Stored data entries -
↓

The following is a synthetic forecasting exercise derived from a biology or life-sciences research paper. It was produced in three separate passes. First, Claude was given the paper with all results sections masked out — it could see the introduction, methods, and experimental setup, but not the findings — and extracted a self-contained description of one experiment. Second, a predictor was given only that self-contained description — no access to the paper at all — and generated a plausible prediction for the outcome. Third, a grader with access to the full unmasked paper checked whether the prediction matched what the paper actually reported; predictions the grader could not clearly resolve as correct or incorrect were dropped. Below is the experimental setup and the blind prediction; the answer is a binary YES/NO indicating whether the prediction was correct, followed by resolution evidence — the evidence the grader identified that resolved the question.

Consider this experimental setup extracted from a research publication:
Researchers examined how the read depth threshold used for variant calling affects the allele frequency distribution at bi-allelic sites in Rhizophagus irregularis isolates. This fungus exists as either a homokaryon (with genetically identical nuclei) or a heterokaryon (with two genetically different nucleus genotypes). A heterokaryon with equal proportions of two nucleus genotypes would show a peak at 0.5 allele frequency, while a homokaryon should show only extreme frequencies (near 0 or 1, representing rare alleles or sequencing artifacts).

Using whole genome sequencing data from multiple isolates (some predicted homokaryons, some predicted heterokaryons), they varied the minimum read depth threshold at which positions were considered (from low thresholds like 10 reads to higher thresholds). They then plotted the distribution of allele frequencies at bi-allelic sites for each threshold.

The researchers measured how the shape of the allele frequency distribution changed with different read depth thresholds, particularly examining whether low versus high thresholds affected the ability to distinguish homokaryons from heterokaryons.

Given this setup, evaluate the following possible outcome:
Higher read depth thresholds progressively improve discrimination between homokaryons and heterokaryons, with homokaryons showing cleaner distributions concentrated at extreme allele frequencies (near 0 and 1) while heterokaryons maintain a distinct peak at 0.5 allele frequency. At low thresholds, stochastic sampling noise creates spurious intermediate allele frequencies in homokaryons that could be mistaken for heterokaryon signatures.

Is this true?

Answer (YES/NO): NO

↑
↓

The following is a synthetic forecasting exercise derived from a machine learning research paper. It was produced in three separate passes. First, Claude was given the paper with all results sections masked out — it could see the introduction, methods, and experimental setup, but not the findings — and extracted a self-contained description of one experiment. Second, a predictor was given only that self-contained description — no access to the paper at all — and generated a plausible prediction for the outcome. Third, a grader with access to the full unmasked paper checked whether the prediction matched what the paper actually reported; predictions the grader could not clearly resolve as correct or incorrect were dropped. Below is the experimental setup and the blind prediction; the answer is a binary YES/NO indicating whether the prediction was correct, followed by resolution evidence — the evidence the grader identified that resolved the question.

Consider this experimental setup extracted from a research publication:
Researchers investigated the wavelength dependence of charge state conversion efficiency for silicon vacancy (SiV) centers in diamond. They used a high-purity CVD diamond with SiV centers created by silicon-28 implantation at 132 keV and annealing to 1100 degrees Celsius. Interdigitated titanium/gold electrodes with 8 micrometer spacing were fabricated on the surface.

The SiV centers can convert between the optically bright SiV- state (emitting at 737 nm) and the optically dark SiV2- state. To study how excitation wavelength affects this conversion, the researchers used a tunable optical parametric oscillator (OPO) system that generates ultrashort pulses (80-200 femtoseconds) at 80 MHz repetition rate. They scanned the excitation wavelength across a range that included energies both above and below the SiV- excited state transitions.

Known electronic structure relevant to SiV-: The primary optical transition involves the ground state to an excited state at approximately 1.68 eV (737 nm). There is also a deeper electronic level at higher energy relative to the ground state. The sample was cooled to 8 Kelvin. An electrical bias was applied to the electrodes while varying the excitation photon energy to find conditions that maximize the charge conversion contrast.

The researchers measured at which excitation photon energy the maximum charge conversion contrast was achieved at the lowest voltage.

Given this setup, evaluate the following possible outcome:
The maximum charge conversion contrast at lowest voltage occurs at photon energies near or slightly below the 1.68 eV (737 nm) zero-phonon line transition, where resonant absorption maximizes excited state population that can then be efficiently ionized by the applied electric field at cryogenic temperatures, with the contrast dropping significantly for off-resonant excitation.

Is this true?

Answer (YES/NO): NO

↑

Exercise goal -
What lines of the data contain the string "measured"? List them.

Output for this task -
The researchers measured how the shape of the allele frequency distribution changed with different read depth thresholds, particularly examining whether low versus high thresholds affected the ability to distinguish homokaryons from heterokaryons.
The researchers measured at which excitation photon energy the maximum charge conversion contrast was achieved at the lowest voltage.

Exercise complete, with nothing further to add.